Screen Parsing: Towards Reverse Engineering of UI Models from Screenshots

Jason Wu, Xiaoyi Zhang, Jeff Nichols, Jeffrey P. Bigham · 2021 · The 34th Annual ACM Symposium on User Interface Software and Technology (UIST) · doi:10.1145/3472749.3474763

Summary

This paper introduces screen parsing, the task of predicting UI elements and their hierarchical relationships from a screenshot alone. While prior work could detect individual UI elements on a screen (element detection), those approaches produced flat lists of elements with no structural information about how they relate to each other. Screen parsing goes further by reconstructing the full UI hierarchy — the tree structure that describes how elements are grouped into containers, how containers nest within each other, and the semantic relationships between components.
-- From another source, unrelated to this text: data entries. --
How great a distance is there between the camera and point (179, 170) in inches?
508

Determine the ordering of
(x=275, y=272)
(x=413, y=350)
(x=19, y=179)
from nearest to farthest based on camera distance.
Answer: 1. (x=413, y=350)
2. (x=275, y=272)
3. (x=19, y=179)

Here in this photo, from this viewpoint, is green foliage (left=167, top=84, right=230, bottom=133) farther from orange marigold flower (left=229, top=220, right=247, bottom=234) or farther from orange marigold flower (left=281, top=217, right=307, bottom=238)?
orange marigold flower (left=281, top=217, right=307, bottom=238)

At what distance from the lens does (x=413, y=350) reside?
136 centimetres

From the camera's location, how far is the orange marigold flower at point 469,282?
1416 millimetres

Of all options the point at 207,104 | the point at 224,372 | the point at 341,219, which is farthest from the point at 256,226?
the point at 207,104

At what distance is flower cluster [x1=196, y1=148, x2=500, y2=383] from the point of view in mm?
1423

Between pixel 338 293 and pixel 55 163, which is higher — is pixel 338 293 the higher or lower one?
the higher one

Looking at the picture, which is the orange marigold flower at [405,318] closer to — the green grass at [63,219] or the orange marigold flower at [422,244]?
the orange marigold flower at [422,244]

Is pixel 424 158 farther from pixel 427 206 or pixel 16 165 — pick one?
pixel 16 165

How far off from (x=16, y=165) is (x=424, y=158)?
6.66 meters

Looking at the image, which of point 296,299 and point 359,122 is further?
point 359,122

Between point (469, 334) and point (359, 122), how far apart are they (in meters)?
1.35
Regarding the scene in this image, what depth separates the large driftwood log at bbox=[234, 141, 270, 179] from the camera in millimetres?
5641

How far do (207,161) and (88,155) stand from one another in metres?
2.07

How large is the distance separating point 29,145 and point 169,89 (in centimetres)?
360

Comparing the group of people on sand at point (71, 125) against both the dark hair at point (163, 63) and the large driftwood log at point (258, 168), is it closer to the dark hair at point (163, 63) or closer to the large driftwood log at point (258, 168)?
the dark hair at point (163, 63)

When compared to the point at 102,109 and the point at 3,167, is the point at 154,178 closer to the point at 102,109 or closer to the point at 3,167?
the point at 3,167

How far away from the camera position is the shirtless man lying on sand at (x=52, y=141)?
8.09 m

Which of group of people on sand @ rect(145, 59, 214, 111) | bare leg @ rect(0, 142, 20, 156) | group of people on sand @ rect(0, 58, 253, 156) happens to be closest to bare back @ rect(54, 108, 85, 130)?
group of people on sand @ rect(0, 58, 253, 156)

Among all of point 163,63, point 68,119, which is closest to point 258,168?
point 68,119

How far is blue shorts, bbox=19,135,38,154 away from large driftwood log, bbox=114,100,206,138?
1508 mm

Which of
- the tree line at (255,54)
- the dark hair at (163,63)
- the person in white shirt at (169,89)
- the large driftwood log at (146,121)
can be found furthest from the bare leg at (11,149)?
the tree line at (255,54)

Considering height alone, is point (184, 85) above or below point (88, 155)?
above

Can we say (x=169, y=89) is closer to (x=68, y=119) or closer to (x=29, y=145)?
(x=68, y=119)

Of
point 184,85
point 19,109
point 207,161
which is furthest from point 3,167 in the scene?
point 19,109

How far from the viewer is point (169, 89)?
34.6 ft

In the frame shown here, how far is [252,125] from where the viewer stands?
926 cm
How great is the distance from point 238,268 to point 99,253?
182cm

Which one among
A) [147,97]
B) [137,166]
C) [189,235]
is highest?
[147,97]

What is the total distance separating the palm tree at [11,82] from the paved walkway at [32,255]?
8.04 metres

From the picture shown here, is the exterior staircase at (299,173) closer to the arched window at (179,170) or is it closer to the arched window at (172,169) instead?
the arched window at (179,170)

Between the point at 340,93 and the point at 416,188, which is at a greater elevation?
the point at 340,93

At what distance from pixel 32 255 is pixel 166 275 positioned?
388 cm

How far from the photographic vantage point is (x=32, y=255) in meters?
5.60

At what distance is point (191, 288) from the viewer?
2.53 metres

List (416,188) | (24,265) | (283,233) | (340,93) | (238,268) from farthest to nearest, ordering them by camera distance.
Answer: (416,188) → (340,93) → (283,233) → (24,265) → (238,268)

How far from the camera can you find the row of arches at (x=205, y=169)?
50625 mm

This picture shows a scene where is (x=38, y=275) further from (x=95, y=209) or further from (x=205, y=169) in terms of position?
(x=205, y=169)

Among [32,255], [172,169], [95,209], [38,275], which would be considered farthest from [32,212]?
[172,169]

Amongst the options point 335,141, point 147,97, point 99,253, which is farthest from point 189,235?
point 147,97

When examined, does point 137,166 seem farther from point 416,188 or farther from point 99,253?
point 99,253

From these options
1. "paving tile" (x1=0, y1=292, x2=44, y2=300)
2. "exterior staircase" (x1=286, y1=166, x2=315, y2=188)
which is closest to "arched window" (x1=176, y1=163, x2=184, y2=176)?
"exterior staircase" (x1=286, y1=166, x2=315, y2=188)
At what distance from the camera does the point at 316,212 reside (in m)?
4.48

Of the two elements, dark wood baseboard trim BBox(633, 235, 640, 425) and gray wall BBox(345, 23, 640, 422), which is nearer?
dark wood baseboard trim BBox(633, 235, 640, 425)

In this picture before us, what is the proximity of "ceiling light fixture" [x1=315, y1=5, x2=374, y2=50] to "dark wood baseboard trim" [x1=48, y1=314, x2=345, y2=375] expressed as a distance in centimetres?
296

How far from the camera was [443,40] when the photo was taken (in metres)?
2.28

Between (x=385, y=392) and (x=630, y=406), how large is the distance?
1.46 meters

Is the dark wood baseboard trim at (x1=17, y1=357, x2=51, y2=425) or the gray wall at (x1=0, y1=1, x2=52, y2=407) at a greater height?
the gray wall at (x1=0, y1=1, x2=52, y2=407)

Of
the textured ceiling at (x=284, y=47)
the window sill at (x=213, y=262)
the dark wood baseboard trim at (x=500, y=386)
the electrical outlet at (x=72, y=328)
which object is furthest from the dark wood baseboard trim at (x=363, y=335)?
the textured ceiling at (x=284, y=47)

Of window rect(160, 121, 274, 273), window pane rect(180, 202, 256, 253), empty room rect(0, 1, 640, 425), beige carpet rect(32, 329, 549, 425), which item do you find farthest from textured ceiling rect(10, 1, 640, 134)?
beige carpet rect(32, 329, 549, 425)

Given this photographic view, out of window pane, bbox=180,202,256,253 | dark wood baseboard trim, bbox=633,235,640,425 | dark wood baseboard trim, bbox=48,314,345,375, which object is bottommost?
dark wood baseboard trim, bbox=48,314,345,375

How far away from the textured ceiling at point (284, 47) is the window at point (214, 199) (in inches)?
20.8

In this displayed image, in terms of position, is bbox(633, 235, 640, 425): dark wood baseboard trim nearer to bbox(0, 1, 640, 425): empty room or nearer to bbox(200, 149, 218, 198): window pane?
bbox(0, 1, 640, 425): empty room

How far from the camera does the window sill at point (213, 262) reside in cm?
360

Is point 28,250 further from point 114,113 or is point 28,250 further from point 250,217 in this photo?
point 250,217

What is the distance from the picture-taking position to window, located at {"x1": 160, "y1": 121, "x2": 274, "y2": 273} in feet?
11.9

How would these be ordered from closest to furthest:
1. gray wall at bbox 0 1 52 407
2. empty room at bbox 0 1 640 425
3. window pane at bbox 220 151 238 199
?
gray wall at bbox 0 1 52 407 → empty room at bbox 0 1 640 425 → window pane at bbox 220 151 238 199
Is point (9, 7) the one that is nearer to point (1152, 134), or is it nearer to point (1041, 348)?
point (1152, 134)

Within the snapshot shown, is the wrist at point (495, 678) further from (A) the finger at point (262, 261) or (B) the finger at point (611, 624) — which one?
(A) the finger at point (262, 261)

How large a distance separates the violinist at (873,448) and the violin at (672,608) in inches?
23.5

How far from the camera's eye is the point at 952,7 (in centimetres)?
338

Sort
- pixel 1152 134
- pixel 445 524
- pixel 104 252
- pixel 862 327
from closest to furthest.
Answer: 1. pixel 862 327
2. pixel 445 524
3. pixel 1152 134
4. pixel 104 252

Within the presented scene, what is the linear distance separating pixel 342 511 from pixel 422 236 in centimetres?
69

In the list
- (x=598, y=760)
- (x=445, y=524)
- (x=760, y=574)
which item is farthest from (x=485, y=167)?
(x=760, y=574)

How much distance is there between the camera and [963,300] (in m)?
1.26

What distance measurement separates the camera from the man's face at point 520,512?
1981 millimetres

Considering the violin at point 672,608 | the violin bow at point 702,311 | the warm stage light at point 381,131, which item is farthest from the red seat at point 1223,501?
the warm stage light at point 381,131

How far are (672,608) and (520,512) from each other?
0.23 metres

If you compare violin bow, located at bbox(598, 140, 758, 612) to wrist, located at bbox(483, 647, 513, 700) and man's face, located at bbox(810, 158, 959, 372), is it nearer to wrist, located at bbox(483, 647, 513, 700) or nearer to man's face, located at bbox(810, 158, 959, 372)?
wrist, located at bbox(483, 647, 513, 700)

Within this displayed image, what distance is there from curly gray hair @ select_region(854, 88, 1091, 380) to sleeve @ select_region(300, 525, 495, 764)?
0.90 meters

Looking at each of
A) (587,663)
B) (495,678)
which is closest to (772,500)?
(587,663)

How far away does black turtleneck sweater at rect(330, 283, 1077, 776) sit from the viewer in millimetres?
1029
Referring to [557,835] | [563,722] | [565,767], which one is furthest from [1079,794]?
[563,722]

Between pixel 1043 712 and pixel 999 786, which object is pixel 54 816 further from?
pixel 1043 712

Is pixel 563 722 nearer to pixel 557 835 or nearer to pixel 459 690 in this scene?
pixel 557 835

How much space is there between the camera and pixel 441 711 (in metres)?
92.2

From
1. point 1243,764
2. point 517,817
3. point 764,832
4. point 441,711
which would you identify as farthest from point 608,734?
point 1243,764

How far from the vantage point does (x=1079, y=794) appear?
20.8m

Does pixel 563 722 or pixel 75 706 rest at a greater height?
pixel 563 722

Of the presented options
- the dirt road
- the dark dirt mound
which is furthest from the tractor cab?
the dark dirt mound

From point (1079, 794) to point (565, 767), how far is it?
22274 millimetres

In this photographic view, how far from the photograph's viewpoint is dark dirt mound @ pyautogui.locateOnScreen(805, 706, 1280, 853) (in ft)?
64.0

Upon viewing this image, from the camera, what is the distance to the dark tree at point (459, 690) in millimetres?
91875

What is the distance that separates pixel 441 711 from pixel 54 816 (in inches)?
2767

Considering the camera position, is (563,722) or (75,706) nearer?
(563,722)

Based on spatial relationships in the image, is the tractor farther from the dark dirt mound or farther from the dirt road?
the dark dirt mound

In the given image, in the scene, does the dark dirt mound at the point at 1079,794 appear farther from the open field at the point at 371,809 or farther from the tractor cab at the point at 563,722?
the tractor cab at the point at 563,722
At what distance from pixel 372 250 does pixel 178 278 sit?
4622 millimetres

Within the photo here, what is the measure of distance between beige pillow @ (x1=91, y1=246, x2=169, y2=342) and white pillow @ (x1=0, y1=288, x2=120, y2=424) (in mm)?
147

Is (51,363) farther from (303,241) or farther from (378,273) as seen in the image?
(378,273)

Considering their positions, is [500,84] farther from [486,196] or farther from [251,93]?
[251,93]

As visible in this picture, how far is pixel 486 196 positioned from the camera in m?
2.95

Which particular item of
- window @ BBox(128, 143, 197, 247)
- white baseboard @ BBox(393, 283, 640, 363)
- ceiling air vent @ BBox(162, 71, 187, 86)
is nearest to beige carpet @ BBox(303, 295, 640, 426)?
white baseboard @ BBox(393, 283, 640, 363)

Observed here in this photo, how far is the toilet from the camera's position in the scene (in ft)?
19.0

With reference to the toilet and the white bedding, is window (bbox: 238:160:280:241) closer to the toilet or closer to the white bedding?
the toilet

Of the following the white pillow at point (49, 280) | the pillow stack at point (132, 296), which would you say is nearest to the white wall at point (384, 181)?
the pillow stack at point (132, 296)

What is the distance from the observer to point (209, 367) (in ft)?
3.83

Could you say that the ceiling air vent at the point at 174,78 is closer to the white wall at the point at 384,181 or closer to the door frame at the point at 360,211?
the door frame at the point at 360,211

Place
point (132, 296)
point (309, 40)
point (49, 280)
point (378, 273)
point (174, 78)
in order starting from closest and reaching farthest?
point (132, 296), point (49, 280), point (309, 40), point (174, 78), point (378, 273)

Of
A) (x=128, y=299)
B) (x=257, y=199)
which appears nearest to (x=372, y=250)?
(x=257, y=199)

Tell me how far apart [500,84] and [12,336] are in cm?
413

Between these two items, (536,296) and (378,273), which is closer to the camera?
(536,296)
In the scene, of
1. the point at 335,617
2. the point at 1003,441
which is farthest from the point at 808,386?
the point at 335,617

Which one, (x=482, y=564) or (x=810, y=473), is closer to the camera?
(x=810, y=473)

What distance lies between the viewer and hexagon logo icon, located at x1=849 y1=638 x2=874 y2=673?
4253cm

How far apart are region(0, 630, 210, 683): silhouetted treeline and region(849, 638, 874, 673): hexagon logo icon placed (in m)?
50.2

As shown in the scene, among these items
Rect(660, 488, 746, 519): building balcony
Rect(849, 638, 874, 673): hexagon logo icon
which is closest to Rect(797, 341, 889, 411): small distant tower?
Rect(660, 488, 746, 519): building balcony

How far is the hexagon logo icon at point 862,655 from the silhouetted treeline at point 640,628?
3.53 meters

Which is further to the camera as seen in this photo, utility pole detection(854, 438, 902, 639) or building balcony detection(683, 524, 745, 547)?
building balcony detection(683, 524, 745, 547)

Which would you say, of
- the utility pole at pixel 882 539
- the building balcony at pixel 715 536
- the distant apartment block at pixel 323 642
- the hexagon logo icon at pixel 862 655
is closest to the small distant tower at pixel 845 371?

This structural information is critical for screen reader navigation, where users need to understand not just what elements exist but how they are organized. The system works in three stages: (i) a Faster-RCNN object detection model identifies UI elements and their types, (ii) a stack-based transition parser built on bidirectional LSTM encoder-decoder architecture predicts the hierarchical relationships between those elements, and (iii) a Deep Averaging Network classifier labels element groups (e.g., Tab Bar, Table, Collection, Toolbar). The approach draws on techniques from natural language processing, adapting dependency parsing methods to work with the spatial layout of UIs rather than sequential text.

Key findings

The screen parsing system outperformed existing baselines by up to 23% depending on the metric used, evaluated on both AMP (130K iOS screens) and RICO (80K Android screens) datasets. On AMP, the system achieved an F1 score of 0.60 for overall tree structure and 0.67 for leaf-level groupings, with a container match score of 0.63. A key technical contribution was the dynamic oracle training procedure, which exposes the model to all optimal action sequences rather than just one canonical sequence, significantly improving performance over the static oracle approach. The paper demonstrates three downstream applications: (i) UI similarity search using structural embeddings that are invariant to visual theme changes, (ii) accessibility enhancement where screen parsing produces better element groupings than heuristic-based Screen Recognition, reducing the number of screen reader swipes needed for navigation, and (iii) code generation from screenshots that produces responsive SwiftUI code using relative positioning rather than absolute coordinates.

Relevance

Screen parsing directly addresses one of the most persistent problems in mobile accessibility: apps that lack proper accessibility metadata. When developers fail to implement view hierarchies or accessibility labels, screen readers like VoiceOver and TalkBack cannot provide meaningful navigation. Screen parsing offers a vision-based fallback that can reconstruct the structural information screen readers need — element groupings, navigation order, and container relationships — purely from what is visible on screen. The accessibility enhancement demonstration shows concrete benefits: better element groupings mean fewer swipes for screen reader users to reach their target content. This approach complements existing systems like Screen Recognition (which uses heuristics to group detected elements) by providing a learned model with global context, overcoming limitations of local pattern-matching heuristics. The work is foundational for building accessibility repair tools that can automatically generate missing metadata for any app.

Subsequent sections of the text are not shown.